The buying spree, worth 3.49 trillion yen ($44 billion), topped the previous first-half record of 247 deals worth 1.16 trillion yen in 1990, in the final dizzying phase of Japan's intoxicating asset bubble, according to Tokyo-based advisory company Recof.

But, say analysts, this time it is different.

Then, Japanese manufacturers faced a stock market near all-time highs at home and were looking for something -- anything -- to put their money into, rushing headlong over a cliff when the bubble popped and the Nikkei plunged.

Now the Tokyo stock exchange is a chastened place -- the index stands at little over a fifth of its historical peak.

But firms right across a more diversified economy are selectively looking for growth in foreign markets, in a bid to escape Japan's financial doldrums where weak demand, falling prices and high labor costs are sapping profits.

They are also wallowing in cash, with the yen worth around 50% more than it was five years ago.

"For non-manufacturers, this is an excellent time to expand into foreign markets by taking advantage of a high yen," said Shinichiro Kobayashi, senior economist at Mitsubishi UFJ Research and Consulting.

"For manufacturers, it gives great opportunities to take their production bases overseas," he said. "You have to assume the yen's strength is here to stay."

The safe haven Japanese unit, now hovering around 79 to the dollar, has benefited from global economic uncertainty in the last few years, as investors have dumped the euro and the greenback.

It stood at 88 to the dollar two years ago and 122 five years back, but is now sharply higher.

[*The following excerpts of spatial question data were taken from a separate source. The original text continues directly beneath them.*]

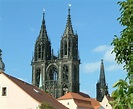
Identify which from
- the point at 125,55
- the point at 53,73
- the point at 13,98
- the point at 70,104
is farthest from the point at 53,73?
the point at 125,55

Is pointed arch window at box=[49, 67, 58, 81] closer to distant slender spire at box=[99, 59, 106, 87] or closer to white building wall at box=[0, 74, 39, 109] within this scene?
distant slender spire at box=[99, 59, 106, 87]

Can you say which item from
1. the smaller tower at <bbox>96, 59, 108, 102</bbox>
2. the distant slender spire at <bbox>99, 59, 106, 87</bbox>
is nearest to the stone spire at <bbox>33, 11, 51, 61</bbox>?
the distant slender spire at <bbox>99, 59, 106, 87</bbox>

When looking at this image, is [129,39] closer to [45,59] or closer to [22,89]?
[22,89]

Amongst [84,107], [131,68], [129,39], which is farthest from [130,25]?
[84,107]

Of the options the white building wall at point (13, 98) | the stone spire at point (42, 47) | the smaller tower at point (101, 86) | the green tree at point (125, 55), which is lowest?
the green tree at point (125, 55)

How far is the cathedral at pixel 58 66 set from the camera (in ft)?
451

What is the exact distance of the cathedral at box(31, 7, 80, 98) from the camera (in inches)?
5408

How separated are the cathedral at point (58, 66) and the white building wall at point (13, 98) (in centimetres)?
8947

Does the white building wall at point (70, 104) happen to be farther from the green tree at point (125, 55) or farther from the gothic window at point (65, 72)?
the green tree at point (125, 55)

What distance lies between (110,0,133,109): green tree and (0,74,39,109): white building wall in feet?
101

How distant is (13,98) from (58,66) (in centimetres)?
9414

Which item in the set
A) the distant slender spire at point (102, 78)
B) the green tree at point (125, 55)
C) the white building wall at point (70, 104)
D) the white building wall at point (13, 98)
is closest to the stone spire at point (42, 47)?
the distant slender spire at point (102, 78)

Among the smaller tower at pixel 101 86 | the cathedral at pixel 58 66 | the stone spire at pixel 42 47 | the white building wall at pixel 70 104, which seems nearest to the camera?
the white building wall at pixel 70 104

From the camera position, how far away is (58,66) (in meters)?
140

Exporters, the main engine of growth for Japan, have been badly squeezed by the rocketing currency, with overseas consumers baulking at rising price tags.

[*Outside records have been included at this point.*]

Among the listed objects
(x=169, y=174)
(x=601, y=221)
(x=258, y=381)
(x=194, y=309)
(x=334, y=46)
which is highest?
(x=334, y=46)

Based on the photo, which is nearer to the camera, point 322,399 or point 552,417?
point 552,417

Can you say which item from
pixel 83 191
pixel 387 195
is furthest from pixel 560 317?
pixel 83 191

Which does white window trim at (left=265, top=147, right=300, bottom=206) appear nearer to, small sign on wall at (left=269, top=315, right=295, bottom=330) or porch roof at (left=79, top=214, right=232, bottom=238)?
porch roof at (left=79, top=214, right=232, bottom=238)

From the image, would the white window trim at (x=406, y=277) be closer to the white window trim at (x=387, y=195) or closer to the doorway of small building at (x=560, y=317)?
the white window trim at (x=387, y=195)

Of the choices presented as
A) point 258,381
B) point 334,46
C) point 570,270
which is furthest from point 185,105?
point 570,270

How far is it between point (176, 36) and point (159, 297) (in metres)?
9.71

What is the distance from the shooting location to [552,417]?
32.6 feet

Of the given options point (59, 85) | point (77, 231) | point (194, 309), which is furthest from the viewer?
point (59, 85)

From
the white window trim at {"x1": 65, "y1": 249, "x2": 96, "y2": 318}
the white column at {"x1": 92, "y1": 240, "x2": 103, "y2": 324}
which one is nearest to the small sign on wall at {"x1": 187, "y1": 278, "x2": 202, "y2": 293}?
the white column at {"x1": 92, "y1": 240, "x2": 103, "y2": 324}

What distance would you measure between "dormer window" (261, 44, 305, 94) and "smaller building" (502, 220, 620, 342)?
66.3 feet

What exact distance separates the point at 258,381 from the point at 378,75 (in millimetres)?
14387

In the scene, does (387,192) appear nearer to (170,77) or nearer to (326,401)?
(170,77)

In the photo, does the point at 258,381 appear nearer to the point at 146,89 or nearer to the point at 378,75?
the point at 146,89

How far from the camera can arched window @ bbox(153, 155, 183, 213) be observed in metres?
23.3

But imports -- and by extension the companies that make those products -- are now cheap by Japanese standards.

Food, chemicals and services companies have marched abroad in step with automakers and machinery firms on the lookout for investments that will generate returns.

The biggest acquisition in the first half was Sumitomo Mitsui Financial Group's $7.3 billion purchase of the Royal Bank of Scotland's aircraft leasing arm.

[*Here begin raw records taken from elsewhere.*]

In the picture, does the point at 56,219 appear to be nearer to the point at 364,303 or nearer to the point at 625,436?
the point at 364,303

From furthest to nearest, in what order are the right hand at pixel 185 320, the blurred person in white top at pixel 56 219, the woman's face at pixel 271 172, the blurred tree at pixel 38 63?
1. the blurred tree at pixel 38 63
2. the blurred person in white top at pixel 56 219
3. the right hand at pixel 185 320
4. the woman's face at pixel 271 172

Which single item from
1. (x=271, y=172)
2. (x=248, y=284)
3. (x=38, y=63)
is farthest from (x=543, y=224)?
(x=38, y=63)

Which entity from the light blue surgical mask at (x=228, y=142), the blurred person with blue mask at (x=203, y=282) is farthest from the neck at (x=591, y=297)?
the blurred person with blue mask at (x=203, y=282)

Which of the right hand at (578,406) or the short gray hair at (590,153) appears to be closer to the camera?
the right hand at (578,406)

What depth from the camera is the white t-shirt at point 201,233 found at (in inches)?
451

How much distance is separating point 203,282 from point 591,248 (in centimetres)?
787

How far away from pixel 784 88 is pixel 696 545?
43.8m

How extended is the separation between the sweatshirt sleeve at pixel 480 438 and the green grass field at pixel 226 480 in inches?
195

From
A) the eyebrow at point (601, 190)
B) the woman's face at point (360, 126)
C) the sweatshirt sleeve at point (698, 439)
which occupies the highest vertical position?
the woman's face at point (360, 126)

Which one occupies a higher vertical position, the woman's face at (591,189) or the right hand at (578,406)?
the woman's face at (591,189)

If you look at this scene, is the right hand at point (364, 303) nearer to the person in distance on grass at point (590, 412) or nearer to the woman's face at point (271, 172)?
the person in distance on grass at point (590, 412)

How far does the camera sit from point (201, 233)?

That followed a deal unveiled by Takeda Pharmaceutical in May 2011 to buy Swiss drugmaker Nycomed for 9.6 billion euros (then $13.6 billion).

Canon (IW 1000/86) Chairman Fujio Mitarai also said in a media interview last year that the camera maker was setting aside one trillion yen for use by 2015 on mergers and acquisitions.

Japanese authorities have encouraged direct private-sector foreign investments and reiterated the mantra of "harnessing the growth of Asia and emerging markets" to boost the economy at home.

"Many years ago, it was machinery companies or automakers leading Japan's direct foreign investments," said Naonori Yamada, deputy director of international economic research for the government-backed Japan External Trade Organization.

"Now it's (consumer products or services) companies trying to firm up their access to emerging markets," as the Japanese market remains sluggish, he said.

Trading houses in the resource-poor country have also intensified their search for foreign energy and mining deals.

Earlier this year Marubeni Corp agreed to buy U.S. grain giant Gavilon LLC for about $3.6 billion, while trader Mitsubishi Corp bought a 40% stake in Encana Corp's (IW 1000/428) Canadian shale gas assets for about $2.9 billion.

"These (natural resources) deals bring together Japanese firms that have no place at home to put their money and foreign resources firms with investment needs," said Mitsubishi UFJ's Kobayashi.

Meanwhile Japanese manufacturers, such as carmakers, are rushing to boost production in Asia, Latin America and Russia to cut costs and to make products for regional customers.

"Manufacturing jobs will leave Japan, regardless of forex rates," said Kobayashi. "If you are making the same products, you are sure to lose against China and South Korea.

"It is not a case of Japanese firms abandoning Japan. They are going to places where there is demand, as they must."